WHAT IS BEING ASKED:
May I have the line containing "Spike-specific memory B cell frequencies decline" and every line after it through the end of the data, repeated exactly and with no other lines?

STUDY MATERIAL:

====

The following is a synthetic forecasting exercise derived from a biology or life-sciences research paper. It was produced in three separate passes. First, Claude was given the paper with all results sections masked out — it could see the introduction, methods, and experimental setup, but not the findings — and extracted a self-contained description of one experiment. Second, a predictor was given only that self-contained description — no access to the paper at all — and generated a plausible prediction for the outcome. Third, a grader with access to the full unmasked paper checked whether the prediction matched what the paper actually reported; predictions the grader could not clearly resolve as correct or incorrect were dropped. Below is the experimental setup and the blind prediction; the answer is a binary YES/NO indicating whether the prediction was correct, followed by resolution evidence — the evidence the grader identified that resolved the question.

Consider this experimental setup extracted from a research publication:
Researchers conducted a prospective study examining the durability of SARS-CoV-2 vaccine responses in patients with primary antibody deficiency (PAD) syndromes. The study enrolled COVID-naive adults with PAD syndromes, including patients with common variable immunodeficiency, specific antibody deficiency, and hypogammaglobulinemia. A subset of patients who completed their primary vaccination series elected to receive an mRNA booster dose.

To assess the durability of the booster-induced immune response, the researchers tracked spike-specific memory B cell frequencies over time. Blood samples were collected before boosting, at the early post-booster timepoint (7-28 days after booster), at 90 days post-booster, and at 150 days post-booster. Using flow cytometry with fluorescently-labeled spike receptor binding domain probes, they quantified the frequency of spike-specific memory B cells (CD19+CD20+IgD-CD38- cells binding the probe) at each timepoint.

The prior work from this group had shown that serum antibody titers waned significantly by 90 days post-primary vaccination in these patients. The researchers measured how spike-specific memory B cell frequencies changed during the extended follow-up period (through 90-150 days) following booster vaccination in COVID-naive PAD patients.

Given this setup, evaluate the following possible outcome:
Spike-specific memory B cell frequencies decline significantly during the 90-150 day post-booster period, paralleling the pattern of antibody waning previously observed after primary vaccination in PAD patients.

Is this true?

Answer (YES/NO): NO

====

EXERCISE OUTPUT:
Spike-specific memory B cell frequencies decline significantly during the 90-150 day post-booster period, paralleling the pattern of antibody waning previously observed after primary vaccination in PAD patients.

Is this true?

Answer (YES/NO): NO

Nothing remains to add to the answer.